**SOURCE MATERIAL**
::::::::::

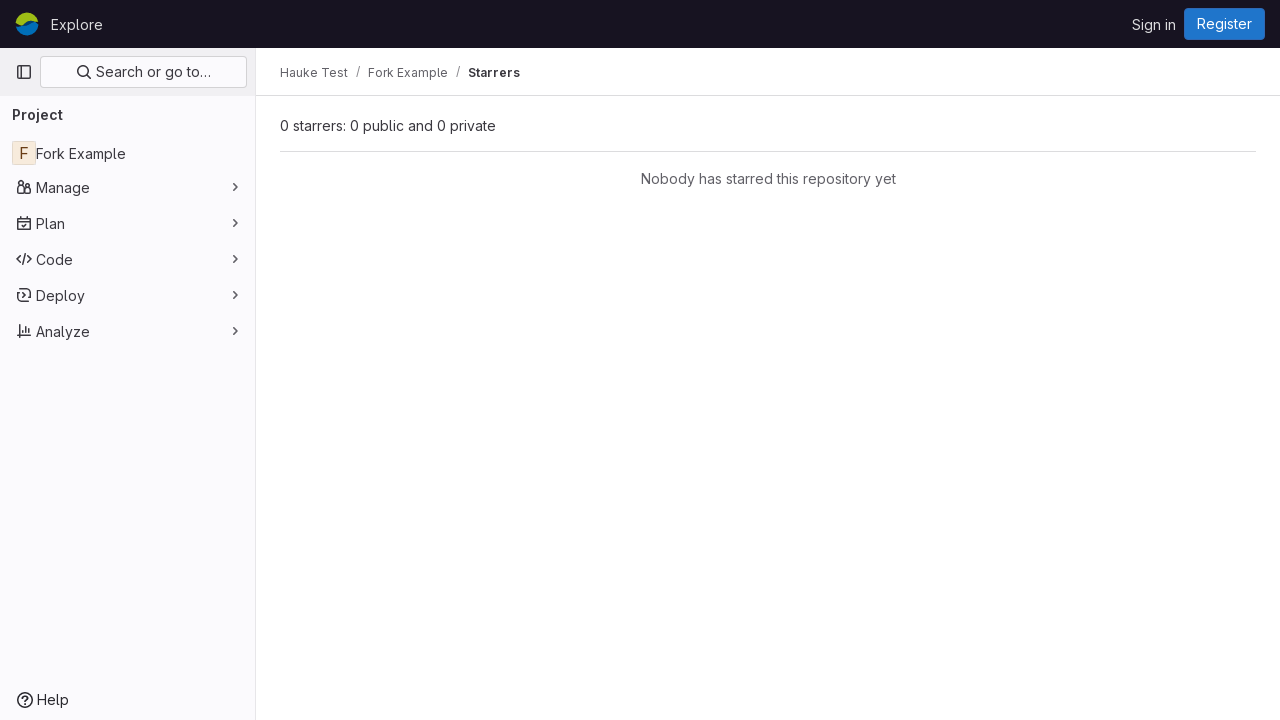

--- FILE ---
content_type: text/javascript; charset=utf-8
request_url: https://gitlab.igb-berlin.de/assets/webpack/pages.projects.aa10177a.chunk.js
body_size: 91
content:
(this.webpackJsonp=this.webpackJsonp||[]).push([[645],{239:function(p,s,c){c("HVBj"),p.exports=c("gjpc")}},[[239,1,0,2]]]);
//# sourceMappingURL=pages.projects.aa10177a.chunk.js.map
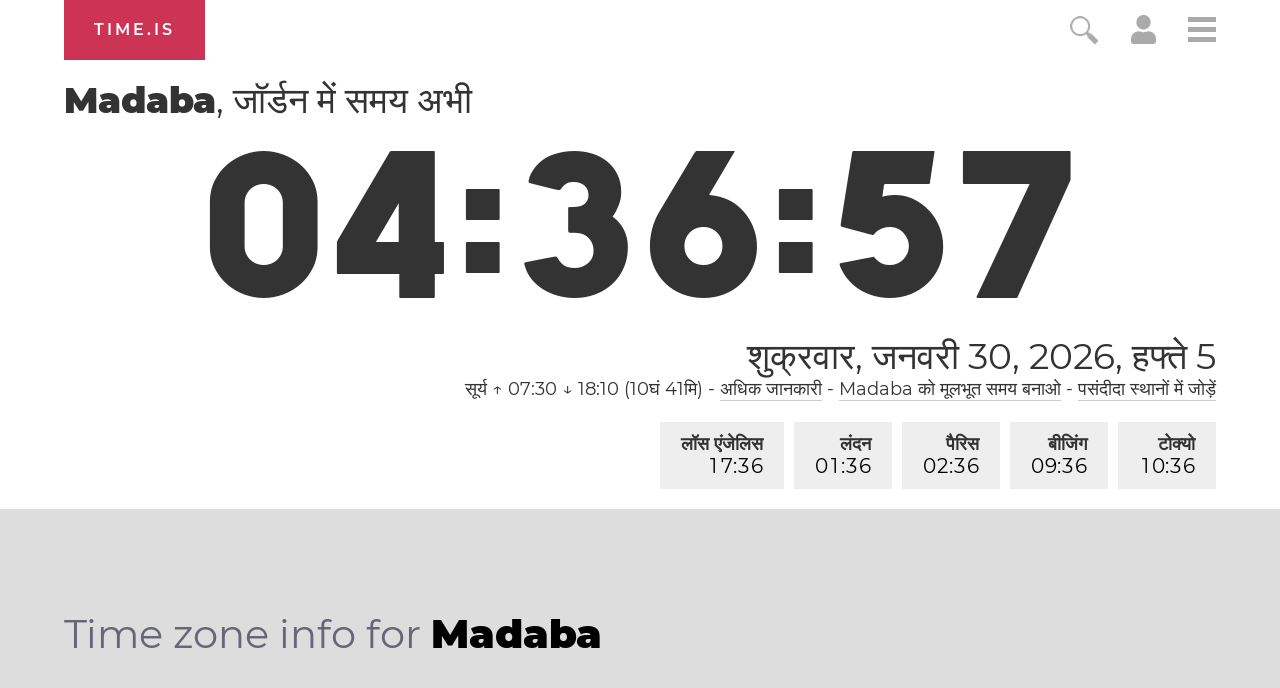

--- FILE ---
content_type: text/html; charset=utf-8
request_url: https://time.is/t1/?hi.0.10.185.0P.0.402.1769737012459.1769737010812..N
body_size: -133
content:
1769737012556
0
402_(UTC,_UTC+00:00)
1769737012459


<br/><br/>Time.is is for humans. To use from scripts and apps, please ask about our API. Thank you!

--- FILE ---
content_type: text/plain;charset=UTF-8
request_url: https://c.pub.network/v2/c
body_size: -253
content:
23600c99-faf9-4622-abf1-3ab4c68e1489

--- FILE ---
content_type: text/plain;charset=UTF-8
request_url: https://c.pub.network/v2/c
body_size: -110
content:
8f87a0d1-31c1-4a85-bc88-79a997838505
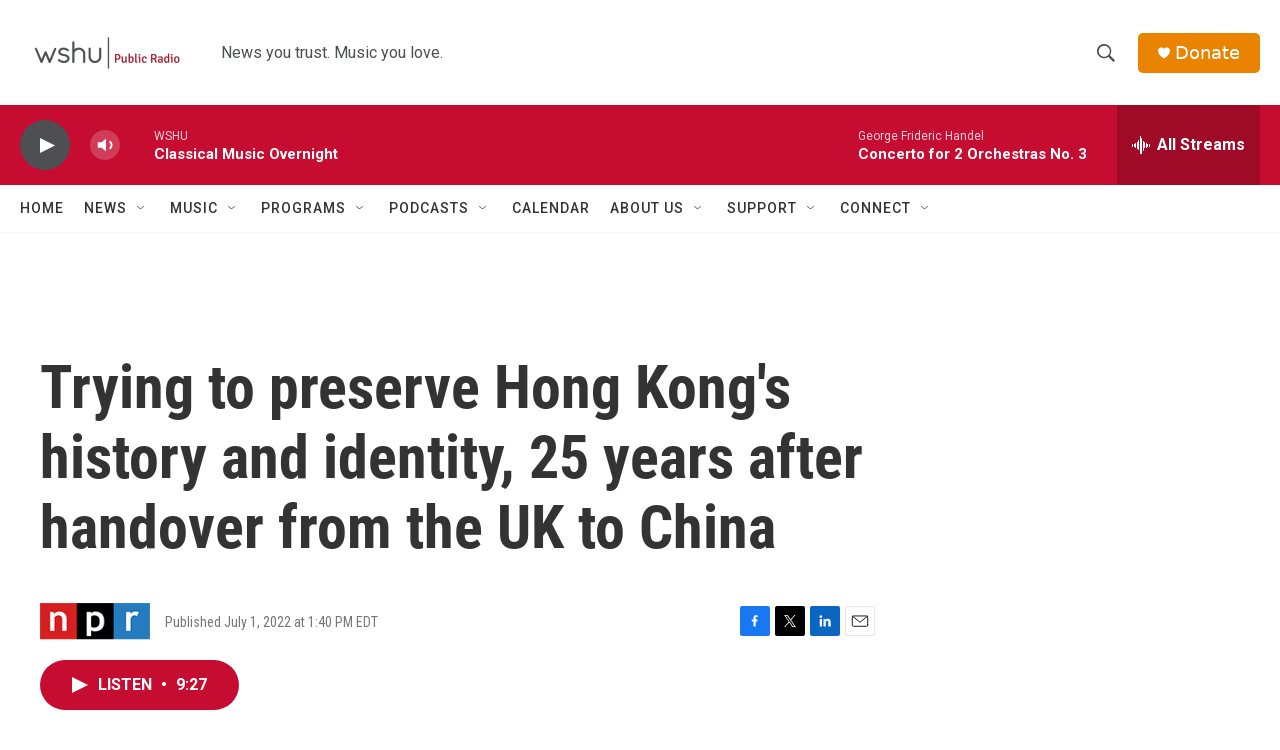

--- FILE ---
content_type: text/html; charset=utf-8
request_url: https://www.google.com/recaptcha/api2/aframe
body_size: 268
content:
<!DOCTYPE HTML><html><head><meta http-equiv="content-type" content="text/html; charset=UTF-8"></head><body><script nonce="y9IzSP0L82WTluDmBYR9yw">/** Anti-fraud and anti-abuse applications only. See google.com/recaptcha */ try{var clients={'sodar':'https://pagead2.googlesyndication.com/pagead/sodar?'};window.addEventListener("message",function(a){try{if(a.source===window.parent){var b=JSON.parse(a.data);var c=clients[b['id']];if(c){var d=document.createElement('img');d.src=c+b['params']+'&rc='+(localStorage.getItem("rc::a")?sessionStorage.getItem("rc::b"):"");window.document.body.appendChild(d);sessionStorage.setItem("rc::e",parseInt(sessionStorage.getItem("rc::e")||0)+1);localStorage.setItem("rc::h",'1768810477245');}}}catch(b){}});window.parent.postMessage("_grecaptcha_ready", "*");}catch(b){}</script></body></html>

::::::::::

**TO DO**
An exact copy of the records is required. Pictures do not belong in it.

**OUTPUT**
--- FILE ---
content_type: text/javascript; charset=utf-8
request_url: https://gitlab.igb-berlin.de/assets/webpack/pages.projects.aa10177a.chunk.js
body_size: 91
content:
(this.webpackJsonp=this.webpackJsonp||[]).push([[645],{239:function(p,s,c){c("HVBj"),p.exports=c("gjpc")}},[[239,1,0,2]]]);
//# sourceMappingURL=pages.projects.aa10177a.chunk.js.map

--- FILE ---
content_type: text/html; charset=utf-8
request_url: https://time.is/t1/?hi.0.10.185.0P.0.402.1769737012459.1769737010812..N
body_size: -133
content:
1769737012556
0
402_(UTC,_UTC+00:00)
1769737012459


<br/><br/>Time.is is for humans. To use from scripts and apps, please ask about our API. Thank you!

--- FILE ---
content_type: text/plain;charset=UTF-8
request_url: https://c.pub.network/v2/c
body_size: -253
content:
23600c99-faf9-4622-abf1-3ab4c68e1489

--- FILE ---
content_type: text/plain;charset=UTF-8
request_url: https://c.pub.network/v2/c
body_size: -110
content:
8f87a0d1-31c1-4a85-bc88-79a997838505

--- FILE ---
content_type: text/html; charset=utf-8
request_url: https://www.google.com/recaptcha/api2/aframe
body_size: 268
content:
<!DOCTYPE HTML><html><head><meta http-equiv="content-type" content="text/html; charset=UTF-8"></head><body><script nonce="y9IzSP0L82WTluDmBYR9yw">/** Anti-fraud and anti-abuse applications only. See google.com/recaptcha */ try{var clients={'sodar':'https://pagead2.googlesyndication.com/pagead/sodar?'};window.addEventListener("message",function(a){try{if(a.source===window.parent){var b=JSON.parse(a.data);var c=clients[b['id']];if(c){var d=document.createElement('img');d.src=c+b['params']+'&rc='+(localStorage.getItem("rc::a")?sessionStorage.getItem("rc::b"):"");window.document.body.appendChild(d);sessionStorage.setItem("rc::e",parseInt(sessionStorage.getItem("rc::e")||0)+1);localStorage.setItem("rc::h",'1768810477245');}}}catch(b){}});window.parent.postMessage("_grecaptcha_ready", "*");}catch(b){}</script></body></html>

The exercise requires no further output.